This was the next-to-last completed MGM film under Louis B. Mayer's supervision (the last was Show Boat (1951), released in the summer of that year). A proxy fight soon after would see him removed as the head of the studio he helped to found. He was replaced by his former chief of production, Dore Schary. Mayer ran MGM for 27 years, Schary for barely 6.
Jesse L. Lasky, who served as associate producer on this film, also knew the real Enrico Caruso. In 1918, whilst serving as the head of Famous Players (later Paramount) Studio, Lasky had paid Caruso to star in two silent films, My Cousin (1918) and The Splendid Romance (1919), neither of which was commercially successful.
Included among the American Film Institute's 2006 list of 180 movies nominated for AFI's Greatest Movie Musicals.
Conductor Richard Hageman, who played Carlo Santi in the film, actually knew Enrico Caruso and led several performances with him at the Metropolitan Opera, including the 1918 War Relief Benefit re-created in the film.

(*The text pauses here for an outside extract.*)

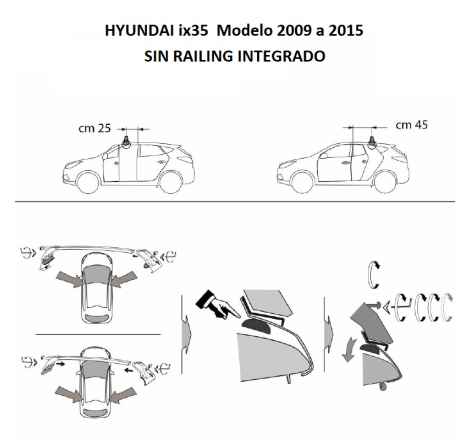 HYUNDAI ix35 Modelo 2009 a 2015
SIN RAILING INTEGRADO

cm 25

cm 45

In Caruso's day the NYC Metropolitan Opera House occupied an entire block on Broadway halfway between Times Square and Macy's Herald Square. It was vast (3625 seats) and what Caruso sees peeking out from behind the curtain was the actual interior. The new Metropolitan House is vaster (3800 seats) though Radio City Music Hall from 1932 was even vaster (5960 seats).